### [THE EXERCISE]
Reproduce the stretch of the records from the line containing "point of view?" through the end of the records, requests included, offsetting each number in the answers (the coordinates and the distance value) by +140.
>> START
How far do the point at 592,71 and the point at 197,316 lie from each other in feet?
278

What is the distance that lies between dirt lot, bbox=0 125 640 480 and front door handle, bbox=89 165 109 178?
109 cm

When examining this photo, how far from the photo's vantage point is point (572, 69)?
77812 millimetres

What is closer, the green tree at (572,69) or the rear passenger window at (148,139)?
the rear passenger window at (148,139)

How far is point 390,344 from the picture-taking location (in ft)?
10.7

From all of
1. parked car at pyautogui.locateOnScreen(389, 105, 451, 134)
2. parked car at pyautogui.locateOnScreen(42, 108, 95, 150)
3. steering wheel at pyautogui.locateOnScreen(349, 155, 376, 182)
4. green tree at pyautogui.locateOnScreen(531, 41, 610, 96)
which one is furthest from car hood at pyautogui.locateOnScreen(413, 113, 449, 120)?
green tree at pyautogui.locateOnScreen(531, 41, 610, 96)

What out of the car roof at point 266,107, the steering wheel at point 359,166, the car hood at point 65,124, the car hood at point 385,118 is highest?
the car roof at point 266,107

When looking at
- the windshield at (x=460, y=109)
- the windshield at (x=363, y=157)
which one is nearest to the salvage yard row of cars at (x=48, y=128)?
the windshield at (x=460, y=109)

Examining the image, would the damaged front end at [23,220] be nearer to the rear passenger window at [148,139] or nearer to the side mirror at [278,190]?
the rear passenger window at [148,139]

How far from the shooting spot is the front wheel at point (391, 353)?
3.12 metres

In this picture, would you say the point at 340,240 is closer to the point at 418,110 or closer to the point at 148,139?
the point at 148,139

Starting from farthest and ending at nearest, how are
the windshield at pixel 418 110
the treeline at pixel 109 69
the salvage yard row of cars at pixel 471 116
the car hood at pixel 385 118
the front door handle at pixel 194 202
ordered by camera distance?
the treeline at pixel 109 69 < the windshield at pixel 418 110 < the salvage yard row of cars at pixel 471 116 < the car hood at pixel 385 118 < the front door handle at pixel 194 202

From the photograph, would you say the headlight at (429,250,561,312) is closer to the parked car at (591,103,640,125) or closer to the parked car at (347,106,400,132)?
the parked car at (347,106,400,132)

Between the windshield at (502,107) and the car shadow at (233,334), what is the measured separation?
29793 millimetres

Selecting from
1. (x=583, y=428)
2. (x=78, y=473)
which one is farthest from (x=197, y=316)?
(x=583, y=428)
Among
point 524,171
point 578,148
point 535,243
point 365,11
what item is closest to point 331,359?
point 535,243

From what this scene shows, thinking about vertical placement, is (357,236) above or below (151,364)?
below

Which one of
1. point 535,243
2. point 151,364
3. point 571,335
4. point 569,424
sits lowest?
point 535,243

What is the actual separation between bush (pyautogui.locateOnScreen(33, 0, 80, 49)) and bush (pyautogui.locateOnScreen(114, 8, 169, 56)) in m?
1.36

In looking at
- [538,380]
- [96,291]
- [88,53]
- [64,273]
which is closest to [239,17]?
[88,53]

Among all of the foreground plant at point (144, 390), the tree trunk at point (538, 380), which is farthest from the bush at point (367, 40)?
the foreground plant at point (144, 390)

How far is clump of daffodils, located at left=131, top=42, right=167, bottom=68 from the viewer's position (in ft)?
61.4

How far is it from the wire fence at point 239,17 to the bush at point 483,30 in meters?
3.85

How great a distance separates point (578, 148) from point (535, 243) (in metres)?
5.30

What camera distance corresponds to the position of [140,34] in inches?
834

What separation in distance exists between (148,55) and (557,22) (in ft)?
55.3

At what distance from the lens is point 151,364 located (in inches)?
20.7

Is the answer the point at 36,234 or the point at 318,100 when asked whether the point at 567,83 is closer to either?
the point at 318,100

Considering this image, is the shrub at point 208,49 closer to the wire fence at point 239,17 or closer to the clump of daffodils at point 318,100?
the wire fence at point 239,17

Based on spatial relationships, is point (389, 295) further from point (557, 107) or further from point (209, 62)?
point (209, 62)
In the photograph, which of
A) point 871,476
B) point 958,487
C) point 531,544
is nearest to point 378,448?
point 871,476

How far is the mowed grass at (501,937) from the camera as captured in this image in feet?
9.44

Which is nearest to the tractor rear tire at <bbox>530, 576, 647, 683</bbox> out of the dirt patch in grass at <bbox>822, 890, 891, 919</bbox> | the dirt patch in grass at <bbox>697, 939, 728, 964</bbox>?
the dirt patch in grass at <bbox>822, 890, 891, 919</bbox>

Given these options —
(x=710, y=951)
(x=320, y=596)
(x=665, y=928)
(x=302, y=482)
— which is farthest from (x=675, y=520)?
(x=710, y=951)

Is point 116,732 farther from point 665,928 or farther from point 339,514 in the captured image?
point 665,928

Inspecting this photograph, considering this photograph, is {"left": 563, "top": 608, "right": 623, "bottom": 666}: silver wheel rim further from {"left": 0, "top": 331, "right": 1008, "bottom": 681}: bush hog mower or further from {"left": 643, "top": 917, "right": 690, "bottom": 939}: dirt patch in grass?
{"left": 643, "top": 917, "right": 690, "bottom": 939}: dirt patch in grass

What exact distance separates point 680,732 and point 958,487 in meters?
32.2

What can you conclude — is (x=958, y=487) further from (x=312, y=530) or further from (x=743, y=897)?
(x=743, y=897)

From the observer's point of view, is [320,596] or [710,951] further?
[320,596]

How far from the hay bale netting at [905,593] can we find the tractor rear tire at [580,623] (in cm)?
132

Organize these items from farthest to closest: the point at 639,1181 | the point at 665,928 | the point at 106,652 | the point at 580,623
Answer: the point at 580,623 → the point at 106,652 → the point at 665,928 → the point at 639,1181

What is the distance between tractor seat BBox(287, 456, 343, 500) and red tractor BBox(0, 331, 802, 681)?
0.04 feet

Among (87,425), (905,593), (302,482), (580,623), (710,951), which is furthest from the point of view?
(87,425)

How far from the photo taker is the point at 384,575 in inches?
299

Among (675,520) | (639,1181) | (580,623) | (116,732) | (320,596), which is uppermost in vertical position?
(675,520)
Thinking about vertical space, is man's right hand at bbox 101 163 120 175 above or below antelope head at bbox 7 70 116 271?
>> END
### [RESULT BELOW]
Among (87,425), (905,593), (302,482), (580,623), (710,951), which is furthest from the point of view?
(227,565)

How far from the photo taker is the point at 384,575 in inches?
439

Among (675,520) | (639,1181) | (580,623) | (116,732) | (320,596), which is uppermost in vertical position?
(815,660)
Thinking about vertical space, is man's right hand at bbox 101 163 120 175 above or below antelope head at bbox 7 70 116 271?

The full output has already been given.